I think that assumes that $X = 0$.

 

[ItsImpulse]

Assuming that x is not 0. I get that sinB - cosBtanA < (2xtanA-gt^2)/(2vt). I still cannot get B as a function of A, X and V?

 

[voko]

I believe you have a sign error in your inequality. Check it.

Apart from this, you should analyse the problem in two ways.

Forget that the cannon is in the cave. Just find the maximal range - at what value of $\beta$ does it happen? Then see what condition you have on $V$, $X$ and $\alpha$ so that the cannon can shoot at this optimal angle.

The second analysis pertains to the case when the above condition for optimal shooting does not hold. In that case the trajectory should just touch the cave at some point to attain maximum range. See what condition that gives you.

 

[ItsImpulse]

The maximum range would be at 45 degrees wouldn't it? The problem lies that the height of the cave is a function of B ,(ie. XtanA + tanAVcosBt) so how then can I solve explicitly B as a function of X,v,A?

 

[voko]

45 degrees is correct. What conditions must $V$, $X$ and $\alpha$ satisfy so that $\beta = 45 ^ \circ$ is possible?

 

[ItsImpulse]

Oh I see that's how you go about doing it. Would be accurate to say that the max range is at 45 degrees but with the cave inhibiting motion, it's the greatest angle possible?

 

[voko]

As I said earlier, there are two situations.

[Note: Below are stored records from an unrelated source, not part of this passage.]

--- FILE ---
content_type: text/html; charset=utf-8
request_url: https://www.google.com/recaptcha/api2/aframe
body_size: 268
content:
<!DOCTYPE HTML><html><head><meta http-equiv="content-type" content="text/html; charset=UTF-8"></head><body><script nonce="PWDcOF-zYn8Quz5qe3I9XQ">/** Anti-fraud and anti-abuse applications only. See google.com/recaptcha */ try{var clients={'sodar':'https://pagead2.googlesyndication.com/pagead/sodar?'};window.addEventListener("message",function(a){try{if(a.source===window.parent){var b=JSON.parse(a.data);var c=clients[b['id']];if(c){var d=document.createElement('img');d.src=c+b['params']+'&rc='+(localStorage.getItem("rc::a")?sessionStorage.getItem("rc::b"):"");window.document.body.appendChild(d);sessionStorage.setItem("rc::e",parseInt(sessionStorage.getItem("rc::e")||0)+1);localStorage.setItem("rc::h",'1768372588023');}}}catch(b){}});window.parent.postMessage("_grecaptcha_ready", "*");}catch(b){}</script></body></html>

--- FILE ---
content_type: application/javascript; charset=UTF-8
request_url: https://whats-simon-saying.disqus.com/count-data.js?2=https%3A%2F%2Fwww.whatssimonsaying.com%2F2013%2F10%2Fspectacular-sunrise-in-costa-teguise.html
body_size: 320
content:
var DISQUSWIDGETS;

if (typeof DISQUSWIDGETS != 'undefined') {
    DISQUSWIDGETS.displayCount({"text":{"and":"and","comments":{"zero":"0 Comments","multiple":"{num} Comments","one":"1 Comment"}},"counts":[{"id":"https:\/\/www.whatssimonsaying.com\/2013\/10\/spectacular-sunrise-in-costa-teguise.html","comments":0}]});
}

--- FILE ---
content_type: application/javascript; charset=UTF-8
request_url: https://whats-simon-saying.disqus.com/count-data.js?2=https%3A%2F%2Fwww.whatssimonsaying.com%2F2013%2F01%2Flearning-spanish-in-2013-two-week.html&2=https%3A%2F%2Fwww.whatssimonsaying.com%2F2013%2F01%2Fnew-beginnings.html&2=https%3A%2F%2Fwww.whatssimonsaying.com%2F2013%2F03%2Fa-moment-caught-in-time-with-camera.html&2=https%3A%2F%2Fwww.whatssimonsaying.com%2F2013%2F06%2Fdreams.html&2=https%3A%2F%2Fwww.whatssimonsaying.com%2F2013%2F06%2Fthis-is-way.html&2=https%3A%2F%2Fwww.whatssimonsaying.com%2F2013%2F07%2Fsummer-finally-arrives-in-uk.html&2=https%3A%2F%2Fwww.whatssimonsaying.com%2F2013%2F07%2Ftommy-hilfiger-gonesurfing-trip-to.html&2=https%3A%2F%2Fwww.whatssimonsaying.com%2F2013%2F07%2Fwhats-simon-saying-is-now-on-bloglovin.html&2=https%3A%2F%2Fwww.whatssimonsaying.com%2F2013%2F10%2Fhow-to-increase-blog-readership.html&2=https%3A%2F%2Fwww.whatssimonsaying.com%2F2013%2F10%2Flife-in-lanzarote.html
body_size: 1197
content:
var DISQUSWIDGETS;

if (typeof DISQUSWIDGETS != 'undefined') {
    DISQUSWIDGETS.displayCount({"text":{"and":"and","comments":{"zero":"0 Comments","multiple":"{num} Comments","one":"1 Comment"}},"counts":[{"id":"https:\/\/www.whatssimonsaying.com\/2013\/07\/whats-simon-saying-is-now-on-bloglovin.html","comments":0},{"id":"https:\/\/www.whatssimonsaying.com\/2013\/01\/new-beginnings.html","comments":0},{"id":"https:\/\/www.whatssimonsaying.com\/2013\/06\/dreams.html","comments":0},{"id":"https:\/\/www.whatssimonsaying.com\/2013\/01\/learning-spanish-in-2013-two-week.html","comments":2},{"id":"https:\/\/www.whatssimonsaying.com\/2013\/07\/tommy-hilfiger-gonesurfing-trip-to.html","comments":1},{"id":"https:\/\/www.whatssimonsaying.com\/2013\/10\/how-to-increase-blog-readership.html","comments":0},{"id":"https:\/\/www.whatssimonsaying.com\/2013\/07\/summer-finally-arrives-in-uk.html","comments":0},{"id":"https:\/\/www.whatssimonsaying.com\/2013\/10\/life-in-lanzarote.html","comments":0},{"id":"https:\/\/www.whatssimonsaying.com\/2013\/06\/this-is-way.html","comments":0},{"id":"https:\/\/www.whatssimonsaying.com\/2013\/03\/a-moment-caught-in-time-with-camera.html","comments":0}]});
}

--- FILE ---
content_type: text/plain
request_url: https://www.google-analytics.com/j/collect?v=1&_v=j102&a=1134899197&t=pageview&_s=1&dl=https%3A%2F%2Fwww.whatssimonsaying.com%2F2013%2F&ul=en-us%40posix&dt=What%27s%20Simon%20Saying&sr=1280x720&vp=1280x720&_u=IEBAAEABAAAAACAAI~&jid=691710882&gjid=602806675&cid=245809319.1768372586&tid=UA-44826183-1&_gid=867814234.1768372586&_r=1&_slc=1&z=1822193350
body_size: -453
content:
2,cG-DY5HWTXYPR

One is when the projectile motion is not restricted by the cave. Example: the wall of the cave is very far away or is almost vertical, or the initial velocity is very small. Then the max range is given by $\beta = 45 ^ \circ$. In this case $\beta$ cannot be expressed in terms of $V$, $X$ and $\alpha$ - it is simply $45 ^ \circ$. But in this case you need to find the mathematical formulation of "the projectile motion is not restricted by the cave".

The other situation is when this mathematical formulation is violated and "the projectile motion is restricted by the cave".